Geschlossene Heime oder freiheitsentziehende Maßnahmen sind zwar grundsätzlich eindeutige Zwangsmaßnahmen, eine Betrachtung von Selbstaussagen ehemals geschlossen untergebrachter Mädchen zeigt jedoch die große Komplexität und Ambivalenz auf, mit der pädagogische Beziehungen in einem solchen Kontext zu betrachten sind.

Helga Cremer-Schäfer
Populistische Pädagogik und das "Unbehagen in der punitiven Kultur"

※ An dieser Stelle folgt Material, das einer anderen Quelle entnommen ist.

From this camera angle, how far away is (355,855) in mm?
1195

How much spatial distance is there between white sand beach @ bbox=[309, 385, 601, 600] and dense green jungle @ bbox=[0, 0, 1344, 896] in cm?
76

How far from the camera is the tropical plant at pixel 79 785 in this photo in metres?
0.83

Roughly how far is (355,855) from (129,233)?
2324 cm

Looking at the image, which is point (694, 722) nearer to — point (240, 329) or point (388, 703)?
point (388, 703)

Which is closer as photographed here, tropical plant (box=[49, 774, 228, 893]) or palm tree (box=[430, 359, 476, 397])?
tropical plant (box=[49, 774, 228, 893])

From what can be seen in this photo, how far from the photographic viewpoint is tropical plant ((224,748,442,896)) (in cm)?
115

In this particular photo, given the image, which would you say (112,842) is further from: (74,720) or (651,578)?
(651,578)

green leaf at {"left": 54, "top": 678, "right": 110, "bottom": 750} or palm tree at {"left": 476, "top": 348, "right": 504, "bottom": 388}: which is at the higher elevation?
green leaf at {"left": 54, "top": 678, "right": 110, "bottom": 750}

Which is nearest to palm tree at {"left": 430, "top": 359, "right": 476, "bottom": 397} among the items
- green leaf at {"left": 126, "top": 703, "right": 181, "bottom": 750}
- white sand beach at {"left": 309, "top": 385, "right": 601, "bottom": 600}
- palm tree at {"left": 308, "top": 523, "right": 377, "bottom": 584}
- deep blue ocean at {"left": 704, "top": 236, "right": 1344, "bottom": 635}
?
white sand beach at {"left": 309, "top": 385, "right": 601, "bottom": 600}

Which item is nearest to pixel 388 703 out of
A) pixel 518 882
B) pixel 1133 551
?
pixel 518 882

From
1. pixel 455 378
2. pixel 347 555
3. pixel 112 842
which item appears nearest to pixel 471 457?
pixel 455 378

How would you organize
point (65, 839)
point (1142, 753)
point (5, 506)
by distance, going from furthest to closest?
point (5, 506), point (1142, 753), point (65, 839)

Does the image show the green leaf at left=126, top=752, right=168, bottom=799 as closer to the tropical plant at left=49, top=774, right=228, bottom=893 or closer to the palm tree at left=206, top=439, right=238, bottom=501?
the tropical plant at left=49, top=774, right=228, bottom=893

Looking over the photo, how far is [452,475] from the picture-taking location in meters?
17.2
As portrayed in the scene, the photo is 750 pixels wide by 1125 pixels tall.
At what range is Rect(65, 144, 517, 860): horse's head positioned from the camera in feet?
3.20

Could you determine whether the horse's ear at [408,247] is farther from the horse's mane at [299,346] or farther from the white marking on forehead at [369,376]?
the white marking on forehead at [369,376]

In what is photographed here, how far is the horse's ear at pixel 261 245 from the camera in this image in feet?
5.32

Wer über einen Begriff von Strafe (als Leidzufügung, Unterwerfung, eliminatorische Ausschließung, Demonstration von Überlegenheit, Darstellung von Herrschaft) und einem Begriff von Disziplinierung (in der ganzen Palette ihrer Techniken) verfügt, kann keine Legitimation von Zwang konstruieren. Als Beitrag für eine wissenschaftliche Kontroverse wird eine Aktualisierung des Wissens über Strafe und Disziplinierung gewählt. Dieses Wissen kann nur zur Kontrolle der Benutzung von Zwangsmitteln verwendet werden. Wissen über Strafe und Disziplinierung stellt eine Ressource für die Weiterentwicklung des noch vorhandenen praktischen und theoretischen "Unbehagens in der punitiven Kultur" dar. "Professionalisierung von Zwangselementen" ist nicht nur ein logischer Widerspruch: diese Rationalisierung entgrenzt den Zwang und ermächtigt zu seiner Nutzung.

Joachim Weber
Über Gewissenlosigkeit
Einige Gedanken im Anschluss an den Mord in der Justizvollzugsanstalt Siegburg

Das Gewissen ist eine innere Instanz, die unser Handeln mit eigenen und fremden Ansprüchen, Normen und Bedürfnissen abgleicht. Diese Instanz ist in der Moderne – insbesondere durch das Denken von Friedrich Nietzsche und Sigmund Freud – in Verruf geraten. Doch die Freiheit vom Gewissen, die Gewissenlosigkeit, stellt mitnichten eine Befreiung dar, sondern eine existentielle Bedrohung unseres Zusammenlebens. Der Mord von Siegburg führt uns vor, wozu Menschen fähig sind, wenn das Gewissen nicht mehr funktioniert, er führt uns allerdings auch vor, dass Strafvollzug Gewissenlosigkeit begünstigt wenn nicht gar selbst erzeugt.